_ページ抜粋_
_ _ _ _ _

夕食を考える段階では、日差しの強さも相まって、なんとなく、いつもの食欲がわきませんでした。
と言いつつ、昼間いたるところで間食していたのも、間違いなく原因の一つだっったというのはお約束。
ちなみに、私は、旅行に行った初めての土地では、安全面を考えても、混雑を避けるためにも、早め早めに夕食を確保します。ホテル泊で、食事をレストランで取るという時には、ほぼディナーが始まると同時にお店に入るようなことが多いです。
道や治安に明るくない街で、夜にあちこち歩くのは不安ですし、評判の良いお店ほど混むのはどこも同じ。お酒を楽しむのなら、なおさら、良い気分になっても確実に帰り着くような場所が望ましいですね。
そういった意味でも、宿の場所というのはやはり大切。
一人旅だと、どうしても宿泊費が割高で、節約したくもなるもの。しかし、逆に一人旅だからこそ、ある程度良い宿を取るというのも、また一つの手だと思います。
さぁ、ベルギーでのディナーはどこで食べましょう。
訪れたのは、グラン・プラスからすぐ、イロ・サクレ地区のアーケードの端にある『Restaurant Vincent』。
ベルギーの伝統料理が食べられるということで、やってきました。
入り口はなんとなく、「ここ入っても良いのかな?」というような、よく言えばさりげない感じ。
そそっと入店すると、給仕のおじさんが「なんだ?」という目で見てきたので、
「ひとりで」
と申告。
おじさん、にこりともしないどころか、非常に怪訝な顔で
「ひとり…?」
「ひとりです」
「…どうぞ。好きなところへ」
だいたいこんな感じのやりとりがあった、と信じたい、くらいの無愛想さ。
欧州というと先進国のイメージがあるけれど、女性の「おひとり様」に対しては結構シビアです。特にアジア人の女性に対して、風当たりの強さを感じるのは、残念ながら気のせいではないでしょう。異様なものを見るような目を向けられることも、しばしば。
ちょうどこの時のように。
でもまぁ、私も大抵図太く生きていくことにしているので、さっさと席について、メニューを開きます。
記憶が定かでないのですが、この店には、英語のメニューがなかったのかも?

_ _ _ _ _

_記録データ_
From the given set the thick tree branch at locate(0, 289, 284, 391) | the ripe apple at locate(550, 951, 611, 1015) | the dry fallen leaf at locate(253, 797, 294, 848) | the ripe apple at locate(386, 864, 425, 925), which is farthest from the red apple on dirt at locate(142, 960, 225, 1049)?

_ _ _ _ _

_作業内容_
ベルギーでの夕食を書いた文章から、「訪れたのは、グラン・プラスか」で始まり「ちょうどこの時のように。」で終わる部分を、一字も変えずに出力する。

_正しい出力_
訪れたのは、グラン・プラスからすぐ、イロ・サクレ地区のアーケードの端にある『Restaurant Vincent』。
ベルギーの伝統料理が食べられるということで、やってきました。
入り口はなんとなく、「ここ入っても良いのかな?」というような、よく言えばさりげない感じ。
そそっと入店すると、給仕のおじさんが「なんだ?」という目で見てきたので、
「ひとりで」
と申告。
おじさん、にこりともしないどころか、非常に怪訝な顔で
「ひとり…?」
「ひとりです」
「…どうぞ。好きなところへ」
だいたいこんな感じのやりとりがあった、と信じたい、くらいの無愛想さ。
欧州というと先進国のイメージがあるけれど、女性の「おひとり様」に対しては結構シビアです。特にアジア人の女性に対して、風当たりの強さを感じるのは、残念ながら気のせいではないでしょう。異様なものを見るような目を向けられることも、しばしば。
ちょうどこの時のように。